The one honest caveat: the book was designed around Long's proprietary Ciao yarn, a 100% merino superwash DK. That's a great yarn, but it's not universally stocked. The substitution math isn't complicated — you need a DK weight superwash merino with similar yardage — but it does add a step. If you're already sourcing yarn independently this is a non-issue. If you're newer to substitutions, budget time for it before you cast on.

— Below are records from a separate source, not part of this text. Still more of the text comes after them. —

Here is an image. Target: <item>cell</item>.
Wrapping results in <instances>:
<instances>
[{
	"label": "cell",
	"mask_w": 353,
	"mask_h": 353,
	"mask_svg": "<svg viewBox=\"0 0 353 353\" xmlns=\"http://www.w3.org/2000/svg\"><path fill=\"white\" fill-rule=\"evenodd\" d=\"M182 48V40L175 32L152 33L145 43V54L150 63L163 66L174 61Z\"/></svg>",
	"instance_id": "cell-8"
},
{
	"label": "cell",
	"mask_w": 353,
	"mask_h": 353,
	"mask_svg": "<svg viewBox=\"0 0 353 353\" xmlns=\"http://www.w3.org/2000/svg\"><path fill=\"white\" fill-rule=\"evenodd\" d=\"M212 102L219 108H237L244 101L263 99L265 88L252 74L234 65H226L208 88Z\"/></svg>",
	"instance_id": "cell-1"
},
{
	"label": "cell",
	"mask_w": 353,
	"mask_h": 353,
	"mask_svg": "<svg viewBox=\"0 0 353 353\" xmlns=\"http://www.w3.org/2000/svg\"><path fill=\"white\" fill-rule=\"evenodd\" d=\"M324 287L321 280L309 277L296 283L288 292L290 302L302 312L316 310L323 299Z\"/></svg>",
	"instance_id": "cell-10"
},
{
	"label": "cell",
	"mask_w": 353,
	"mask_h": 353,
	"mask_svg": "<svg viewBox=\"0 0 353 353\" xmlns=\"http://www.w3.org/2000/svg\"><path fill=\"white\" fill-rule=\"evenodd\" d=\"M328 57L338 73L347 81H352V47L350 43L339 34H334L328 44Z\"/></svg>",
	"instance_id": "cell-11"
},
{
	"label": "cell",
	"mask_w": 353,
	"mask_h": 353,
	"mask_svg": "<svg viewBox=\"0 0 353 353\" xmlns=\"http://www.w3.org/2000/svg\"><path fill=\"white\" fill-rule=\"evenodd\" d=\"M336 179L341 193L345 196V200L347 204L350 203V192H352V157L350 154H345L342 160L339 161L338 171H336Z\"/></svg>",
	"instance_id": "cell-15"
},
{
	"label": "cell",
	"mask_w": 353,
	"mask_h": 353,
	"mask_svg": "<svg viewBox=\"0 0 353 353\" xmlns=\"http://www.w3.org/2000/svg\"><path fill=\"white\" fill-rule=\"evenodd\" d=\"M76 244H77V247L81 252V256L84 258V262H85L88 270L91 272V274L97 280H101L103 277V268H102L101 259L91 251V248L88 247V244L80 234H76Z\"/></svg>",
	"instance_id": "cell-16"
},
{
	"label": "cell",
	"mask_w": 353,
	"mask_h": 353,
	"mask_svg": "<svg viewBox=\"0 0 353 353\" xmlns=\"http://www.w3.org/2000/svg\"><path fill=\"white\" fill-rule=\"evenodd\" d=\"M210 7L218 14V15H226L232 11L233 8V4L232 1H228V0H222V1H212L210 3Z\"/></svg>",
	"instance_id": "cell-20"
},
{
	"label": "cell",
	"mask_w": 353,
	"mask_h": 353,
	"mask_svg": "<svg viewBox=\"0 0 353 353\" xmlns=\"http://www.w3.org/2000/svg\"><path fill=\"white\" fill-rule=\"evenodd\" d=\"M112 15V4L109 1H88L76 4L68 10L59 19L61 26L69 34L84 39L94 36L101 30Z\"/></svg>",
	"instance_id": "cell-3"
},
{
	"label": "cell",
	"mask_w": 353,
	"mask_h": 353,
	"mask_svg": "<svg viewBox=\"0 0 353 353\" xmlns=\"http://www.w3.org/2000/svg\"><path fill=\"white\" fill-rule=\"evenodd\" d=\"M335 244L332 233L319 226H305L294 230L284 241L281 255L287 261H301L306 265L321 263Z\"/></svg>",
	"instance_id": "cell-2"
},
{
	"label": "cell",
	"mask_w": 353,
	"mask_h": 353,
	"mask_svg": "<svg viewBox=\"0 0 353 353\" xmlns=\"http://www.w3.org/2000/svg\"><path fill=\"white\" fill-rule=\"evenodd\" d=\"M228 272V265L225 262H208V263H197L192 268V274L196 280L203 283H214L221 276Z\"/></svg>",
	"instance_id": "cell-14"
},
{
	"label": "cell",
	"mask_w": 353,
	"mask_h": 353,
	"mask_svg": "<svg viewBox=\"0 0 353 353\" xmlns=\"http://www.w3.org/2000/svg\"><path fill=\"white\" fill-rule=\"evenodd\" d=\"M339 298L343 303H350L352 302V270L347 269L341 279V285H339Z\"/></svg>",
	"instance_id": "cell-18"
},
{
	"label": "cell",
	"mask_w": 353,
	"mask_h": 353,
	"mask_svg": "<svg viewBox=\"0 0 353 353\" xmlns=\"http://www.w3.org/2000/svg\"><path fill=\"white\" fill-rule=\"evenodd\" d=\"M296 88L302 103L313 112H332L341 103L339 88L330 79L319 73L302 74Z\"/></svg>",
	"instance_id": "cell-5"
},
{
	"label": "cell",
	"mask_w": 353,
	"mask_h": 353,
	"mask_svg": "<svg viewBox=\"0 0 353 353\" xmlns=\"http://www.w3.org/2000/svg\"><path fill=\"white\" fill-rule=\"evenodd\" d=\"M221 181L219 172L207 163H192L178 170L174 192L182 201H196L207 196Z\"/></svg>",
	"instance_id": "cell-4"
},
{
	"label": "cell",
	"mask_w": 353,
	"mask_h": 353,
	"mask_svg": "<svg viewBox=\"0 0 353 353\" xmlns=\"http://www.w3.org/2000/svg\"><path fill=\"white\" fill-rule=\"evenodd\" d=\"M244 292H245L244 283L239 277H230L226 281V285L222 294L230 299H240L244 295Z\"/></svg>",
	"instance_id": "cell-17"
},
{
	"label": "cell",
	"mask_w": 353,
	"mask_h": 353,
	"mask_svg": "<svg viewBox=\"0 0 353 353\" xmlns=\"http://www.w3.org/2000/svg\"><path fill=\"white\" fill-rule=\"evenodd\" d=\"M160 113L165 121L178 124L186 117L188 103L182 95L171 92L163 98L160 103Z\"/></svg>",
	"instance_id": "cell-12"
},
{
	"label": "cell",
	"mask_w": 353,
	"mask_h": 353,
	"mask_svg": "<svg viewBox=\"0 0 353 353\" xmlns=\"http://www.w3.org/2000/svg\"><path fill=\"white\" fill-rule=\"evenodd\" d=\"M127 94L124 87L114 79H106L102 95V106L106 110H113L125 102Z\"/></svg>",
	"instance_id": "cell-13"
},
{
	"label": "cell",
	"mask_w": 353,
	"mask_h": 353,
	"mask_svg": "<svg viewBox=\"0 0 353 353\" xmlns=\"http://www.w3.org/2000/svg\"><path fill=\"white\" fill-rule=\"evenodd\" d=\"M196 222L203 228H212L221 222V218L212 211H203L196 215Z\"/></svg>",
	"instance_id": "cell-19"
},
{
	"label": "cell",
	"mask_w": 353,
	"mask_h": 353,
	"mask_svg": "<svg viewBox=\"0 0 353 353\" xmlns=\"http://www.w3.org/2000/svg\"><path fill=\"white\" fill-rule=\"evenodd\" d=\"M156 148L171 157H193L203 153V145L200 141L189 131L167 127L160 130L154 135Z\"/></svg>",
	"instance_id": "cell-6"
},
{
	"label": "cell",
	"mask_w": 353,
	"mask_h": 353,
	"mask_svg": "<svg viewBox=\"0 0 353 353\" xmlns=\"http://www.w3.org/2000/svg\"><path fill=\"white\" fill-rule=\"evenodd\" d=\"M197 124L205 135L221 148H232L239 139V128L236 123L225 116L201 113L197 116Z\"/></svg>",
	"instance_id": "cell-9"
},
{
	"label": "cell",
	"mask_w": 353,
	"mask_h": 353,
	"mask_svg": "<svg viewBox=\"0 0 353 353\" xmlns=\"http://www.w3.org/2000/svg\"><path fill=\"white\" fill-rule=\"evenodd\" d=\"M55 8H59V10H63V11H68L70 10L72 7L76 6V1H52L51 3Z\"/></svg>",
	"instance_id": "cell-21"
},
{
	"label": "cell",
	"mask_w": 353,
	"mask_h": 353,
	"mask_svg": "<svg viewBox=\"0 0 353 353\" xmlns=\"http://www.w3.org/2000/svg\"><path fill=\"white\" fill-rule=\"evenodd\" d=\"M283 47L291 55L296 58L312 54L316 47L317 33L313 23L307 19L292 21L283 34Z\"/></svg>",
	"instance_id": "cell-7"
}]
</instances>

This is my go-to recommendation for knitters who've finished one or two baby projects and want a book with more range. The 0–3 sizing is the real selling point — you'll actually use this book across multiple years rather than shelving it after the baby turns one. Yarn substitution is required but straightforward if you know what you're looking for.
Cover photo
coming soon
Borrow first · 3 / 5
Baby Gifts to Knit
- Over 60 patterns — genuinely comprehensive at this price point
- Beautiful photography and highly illustrated throughout
- Organized by color scheme — makes coordinating gift sets simple
- Wide variety: booties, hats, blankets, dresses, sweaters, stuffed animals
- Both photos and diagrams for each pattern — more instructional than most
- Color-scheme organization makes finding patterns by type less intuitive
- Translated from French — some terminology inconsistencies remain
- Yarn weight labeling is inconsistent — requires interpretation
- Not every pattern justifies the effort relative to simpler alternatives
This is a beautiful book and a genuinely impressive collection — over 60 patterns organized by color scheme, covering everything from booties and bibs to coats, dresses, and stuffed animals. The photography is excellent. The diagrams are clear. If you're shopping for a baby knitting book based on cover appeal and sheer pattern count, this one wins. Originally published in France in 2012, it was translated and adapted for an American knitting audience in 2014, and for the most part the adaptation is competent.
The color-scheme organization is the book's most distinctive feature and also its most polarizing. On one hand, it makes gifting easy — you can build an entire coordinated set by flipping to the right color section. On the other, if you're looking for a specific garment type and don't remember which color section it fell into, you're hunting through the whole book. The translation leaves some yarn weight labeling inconsistent — not wrong, exactly, but imprecise in ways that require you to do some interpretation before casting on. Browse this one before buying if you can.
Borrow first. If you find 5–6 patterns you'd genuinely make, it's worth buying — especially secondhand. If you're mostly drawn to the photography, that satisfaction wears off faster than you'd expect and the organizational quirks start to feel annoying. The pattern quality is good; the editing is just uneven.